Delicious Vegan, Dairy & Gluten-Free Carrot Cake Recipe
Looking for a way to use up all those carrots? Look no further. It’s proven that carrot cake is the absolute best way to consume your carrots (though we’re open to suggestions…) so we’ve tracked down a recipe that lets everyone from vegan to dairy free enjoy.

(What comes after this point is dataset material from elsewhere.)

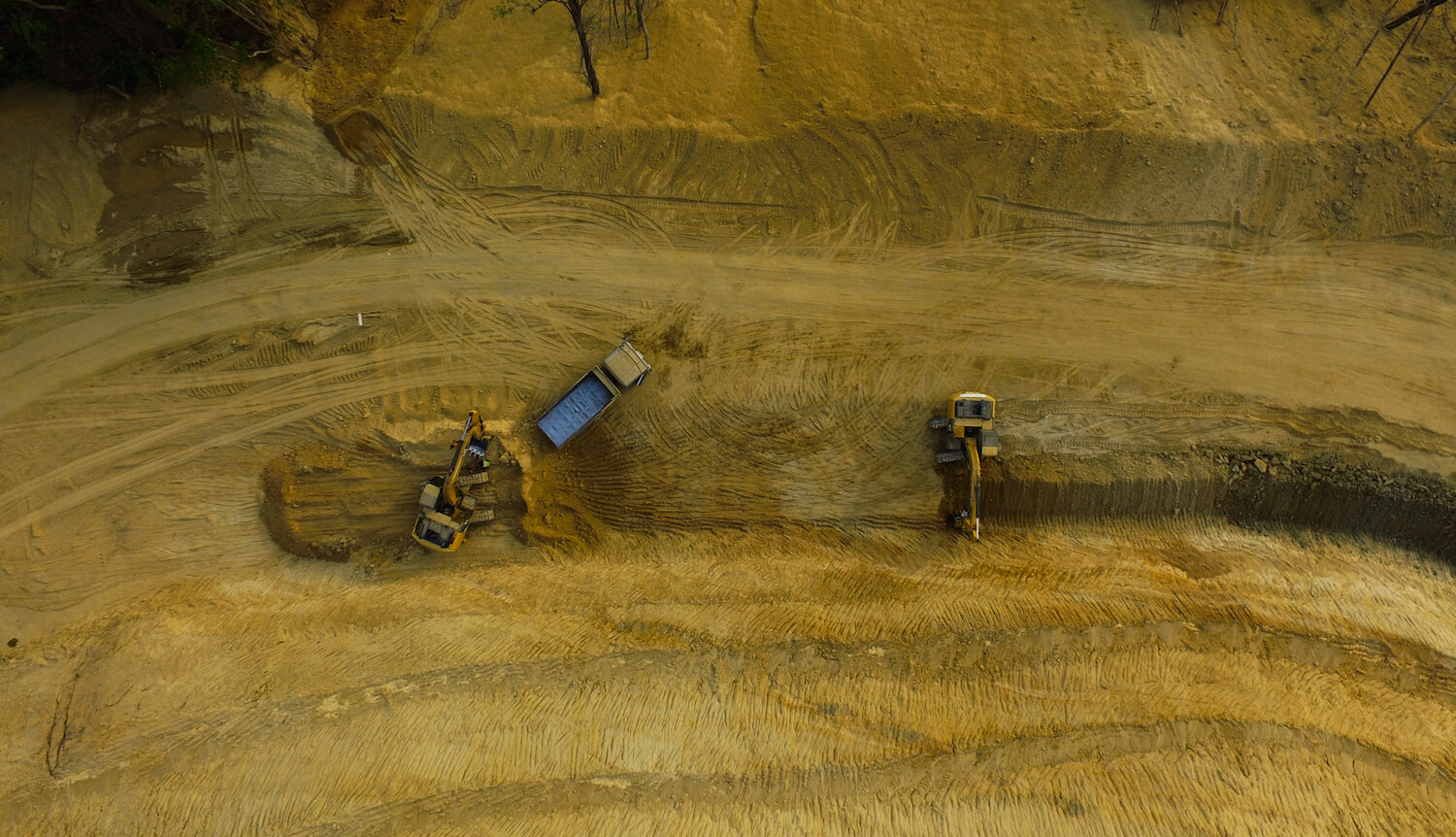 Aerial view, 2 trucks in the middle of barren, gold landscape.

Let us know what you think.
250g Gluten Free Flour
200g mixed dried nuts (walnut, almond, hazelnut, pecan…save some for topping)
300g grated carrots
100g white sugar
100g caster sugar
1 tablespoon cinnamon
Sea salt, ground cloves, ground ginger, nutmeg
1 tablespoon baking powder
1 tablespoon baking soda
100g Coconut oil
1 Cup of alternative milk (Almond/oat for best flavour)
4 flax eggs
Ingredients for the Icing:
60g raw macadamia nuts (soaked, drained and rinsed)*
60g raw cashew (soaked, drained and rinsed)*
¼ cup almond milk
¼ cup maple syrup
2 tablespoons of coconut oil
2 tablespoon of fresh lemon juice
* Soak for at least 3 to 4 hours
Preheat the oven to 180°C.
For the cake start by whisking all the dried ingredients together in a large bowl (flour, sugar, spices, baking powder, baking soda.
Blend the nuts and add them into the dried ingredients.
In a separate bowl, mix together the oil, the flax eggs, and the alternative milk.
Fold in the carrots and stir until just combined.
Bake for 30 to 40 min.
Whilst the cake is baking, throw all the icing ingredients in a blender. Start at low speed, gradually increasing speed until perfectly smooth.